[quote=“heyvictor, post:20, topic:513”]I’m glad you jumped in with your experience Sandwalker. Many “tribal” people here in N. America also have adoption rituals for adopting new people into their family. In my experience these are not just token gestures to honor someone. When someone is adopted, they become a member of the family with the privileges and responsibilties that come with it. They get the support of the family and in turn it’s expected that they will support the other members in whatever way they can.
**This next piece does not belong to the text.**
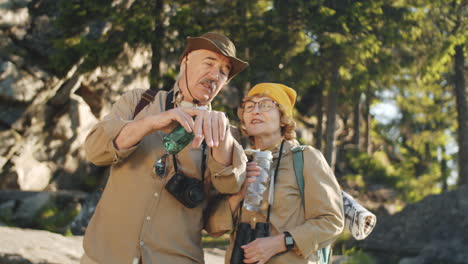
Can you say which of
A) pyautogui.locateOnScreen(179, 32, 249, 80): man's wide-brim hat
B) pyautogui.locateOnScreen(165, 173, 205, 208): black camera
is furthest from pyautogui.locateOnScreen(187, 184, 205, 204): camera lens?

It’s hard for mainstream N. Americans to imagine this and it would be hard for me to imagine a bunch of people coming together and being able to really embrace this way of relationship. When an individual gets to experience a family extending this support during a difficult time and is brought into the family not only in a ceremonial way but in a real everyday kind of way, a lot of our old cultural conditioning can fall away.[/quote]
Good points heyvictor.
It’s also hard for me to imagine a bunch of people coming together in N. America and being able to embrace this way of relationship, yet I am glad you brought it up because I think people need to take it into consideration if they want to build or create functional, healthy clan-like social groups. I also agree that cultural conditioning can fall away when one is included in the everyday life of an extended family/clan-like social group.
Banding together with a crew or a job for a temporary econcomic purpose and then disbanding is one thing, but does that really meet the social and economic needs of the people involved? I would say partly, from my personal experience.
It’s not what I would call “living in a tribe” however. I don’t see anything wrong with it, though. I have to wonder , are more people interested in just temporary teamwork or getting together once in a while or are they interested in creating and living in long-term tribes where daily life is shared and eventually you would like to have children and a wife or husband, and where you have to deal with each other’s issues from time to time, and where there are real concrete obligations and responsibilities to each other.
I also have to wonder if people are waiting for the ideal “tribe” to emerge and then they will go and join that one. There is no ideal social group, even the most egalitarian h/g society had it’s share of the good and the bad, so it might help to lower our standards a little and make a go of it with people here and now. Obligations and social responsibility are really not so bad as some people may think. It’s hard for me to explain but the benefits far far outweigh any hurdles that come along the way.
The test of true friendship or brotherhood comes in the times of need and when there are problems and hard times. It’s during those times when you find out who your real friends are and who aren’t.